Oxytocin May Play a Central Role in Obesity and Metabolic Syndrome

Article

Oxytocin has great potential to become a next-generation peptidyl drug target for obesity and diabetes.

The race to identify therapeutic interventions that effectively address obesity and its associated metabolic syndrome disorders has researchers delving into the body’s neural compartments. That approach is based on the clinical evidence that obesity and metabolic syndrome development are significantly linked to central nervous system (CNS) dysregulation — which is why oxytocin is currently in the spotlight.

Certain hypothalamic neural circuits and neuropeptides are essential energy and weight modulators. As a posterior pituitary gland neuropeptide, Oxytocin plays a well-documented primary role in sexual behavior and reproduction, in addition to its more recently identified roles in neuropsychiatric functions such as social recognition, pair bonding, anxiety, maternal behaviors, and in-group trust and empathy.

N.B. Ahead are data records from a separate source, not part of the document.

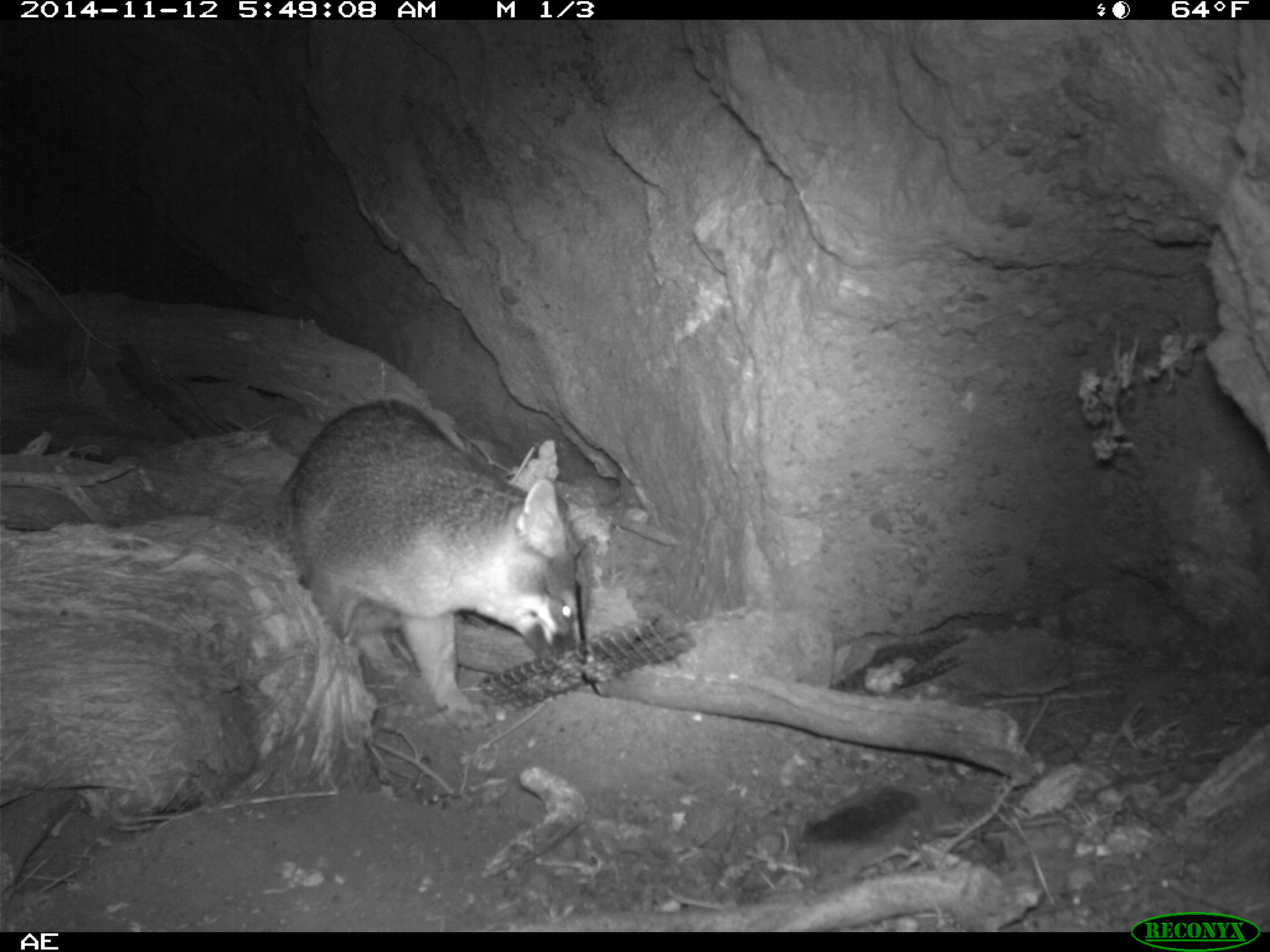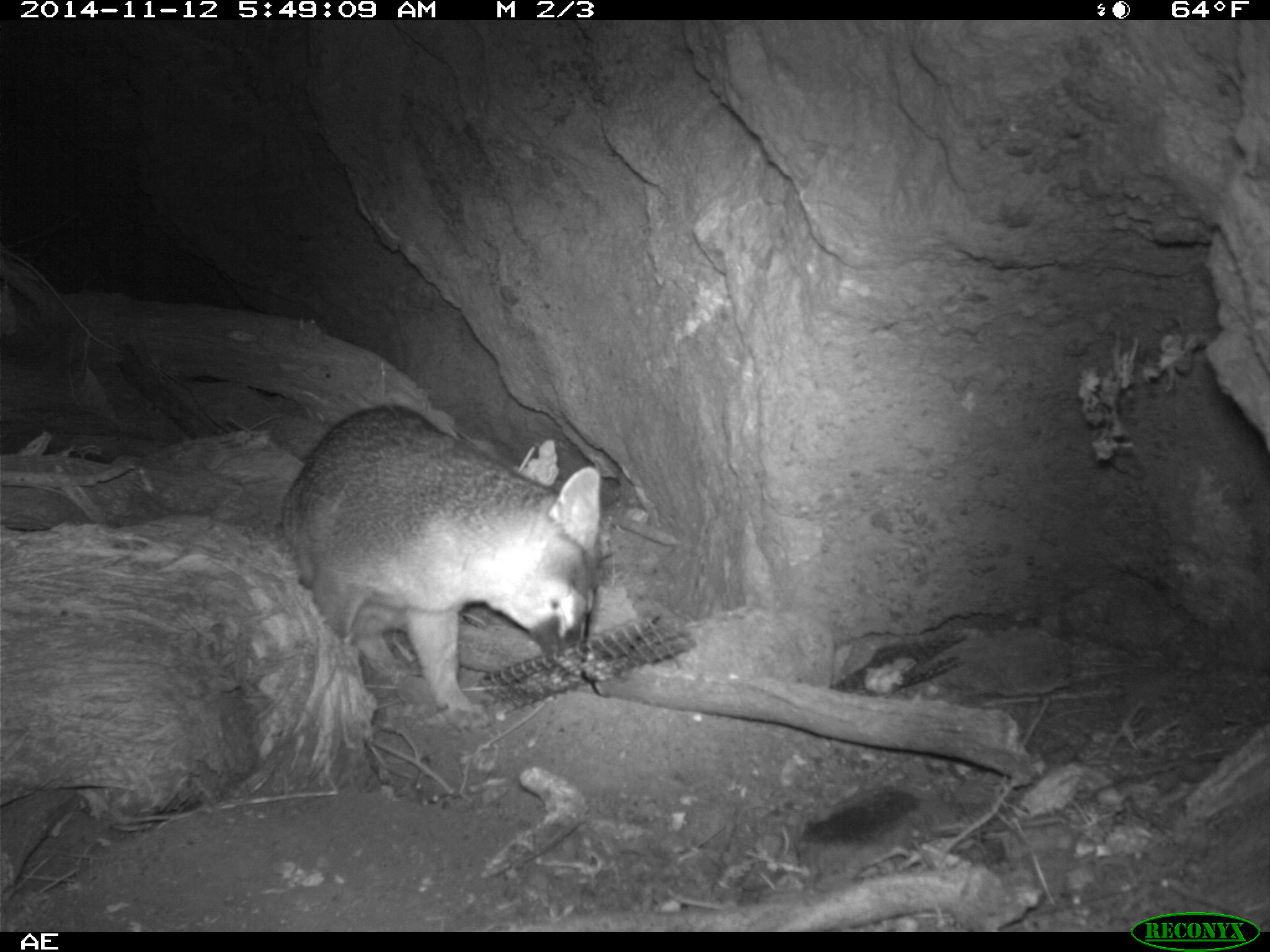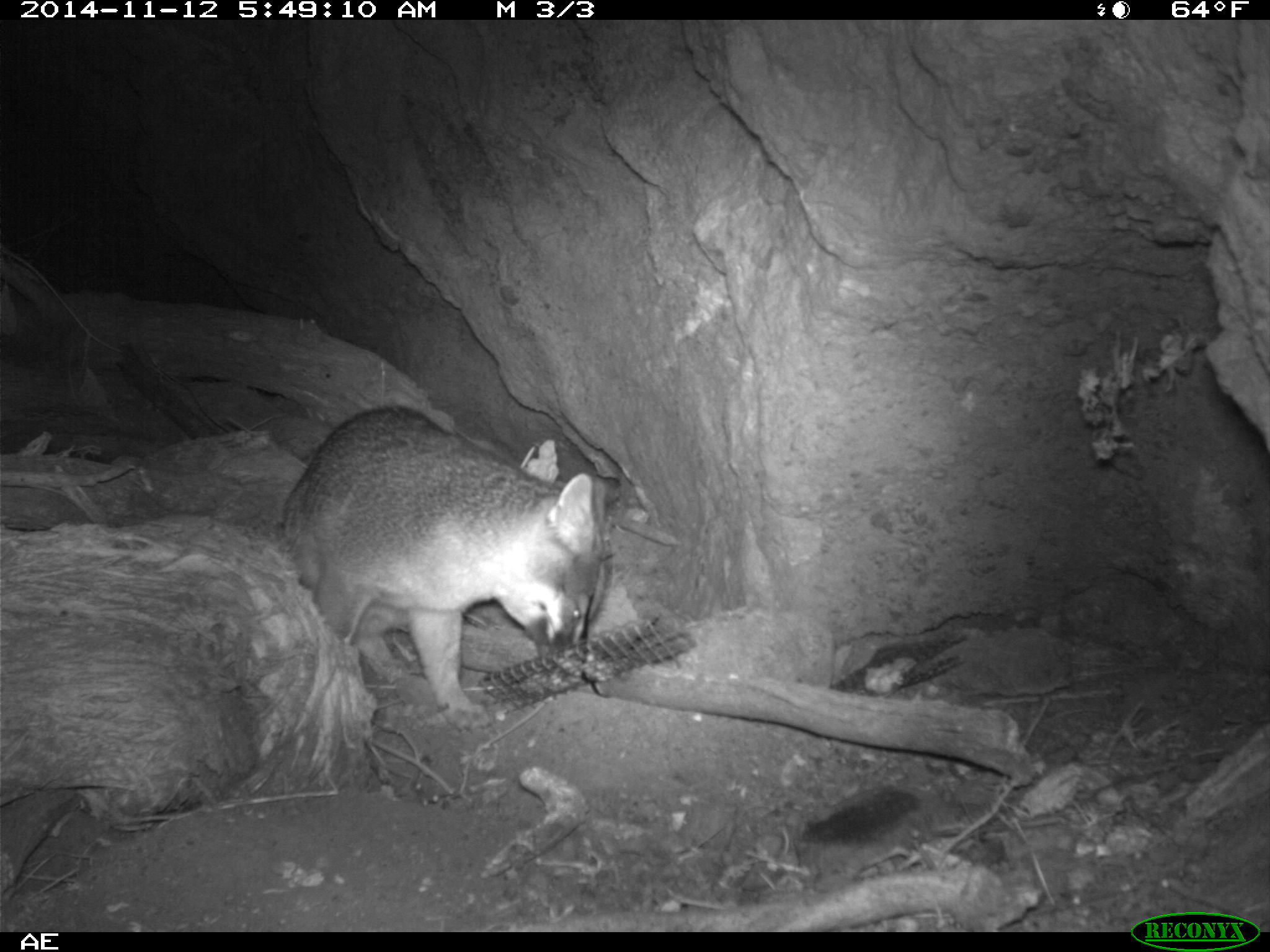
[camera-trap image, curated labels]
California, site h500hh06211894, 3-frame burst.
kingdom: Animalia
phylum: Chordata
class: Mammalia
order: Carnivora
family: Canidae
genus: Urocyon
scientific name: Urocyon littoralis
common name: island fox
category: fox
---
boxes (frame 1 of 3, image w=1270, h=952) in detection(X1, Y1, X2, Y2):
fox: detection(270, 400, 579, 734)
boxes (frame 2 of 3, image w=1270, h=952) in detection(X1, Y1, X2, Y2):
fox: detection(281, 406, 600, 733)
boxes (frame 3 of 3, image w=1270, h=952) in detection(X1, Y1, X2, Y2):
fox: detection(282, 404, 608, 733)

But now, the neuropeptide’s function in metabolic regulation may represent a therapeutic approach to obesity and the condition’s related metabolic diseases.

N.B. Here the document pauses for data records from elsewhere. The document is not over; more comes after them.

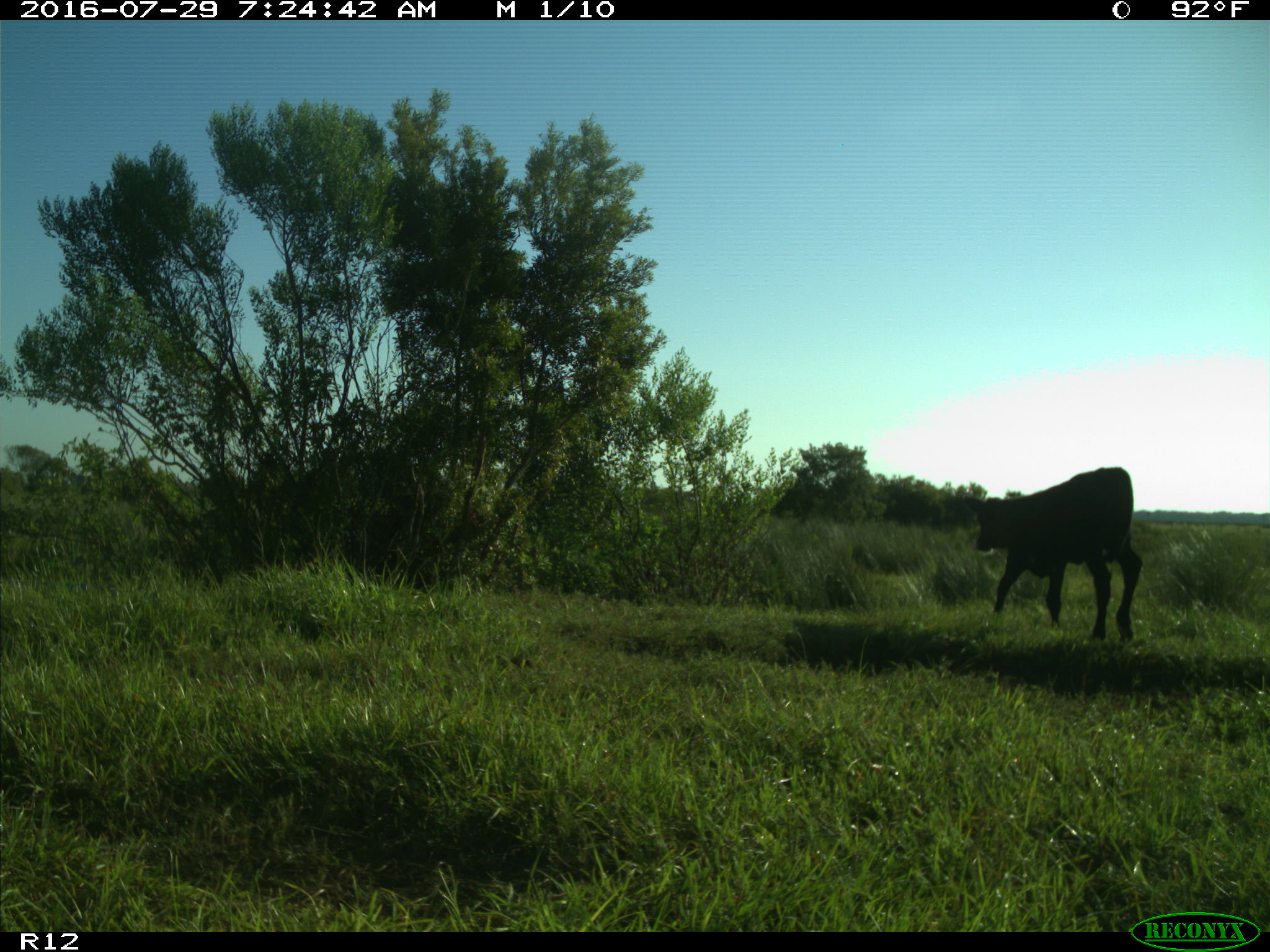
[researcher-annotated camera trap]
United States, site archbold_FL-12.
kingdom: Animalia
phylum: Chordata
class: Mammalia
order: Artiodactyla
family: Bovidae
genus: Bos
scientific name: Bos taurus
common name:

In a recent issue of Diabetes, two researchers from New York’s Diabetes Research Center at Albert Einstein College of Medicine assembled a review of oxytocin’s potential role in obesity.

When oxytocin is released into the brain, it targets regulatory regions that control feeding and energy balance. When it’s released into the circulation and peripheral tissues — as it would be when it’s administered as a biologic therapy — it has the potential to send positive feedback that increases central oxytocin release, which increases its central metabolic action.

Oxytocin appears to have multiple mechanisms directed at energy regulation and metabolic homeostasis. Animal studies have demonstrated its ability to increase energy expenditure, satiety signals, and adiposity while concurrently decreasing food intake. For those reasons, oxytocin has great potential to become a next-generation peptidyl drug target for obesity and diabetes. One small study in 11 patients has already demonstrated excellent results in reducing body weight, waist circumference, and hip circumference after the use of nasal oxtyocin.

Numerous pharmacologic anti-obesity approaches have delivered marginal results with significant side effects. Bariatric surgery lowers body weight and reduces metabolic complications in the morbidly obese, but long-term outcomes remain unknown. Thus, the development of neuropeptides that are known to regulate body is the next frontier in the search for anti-obesity therapeutics.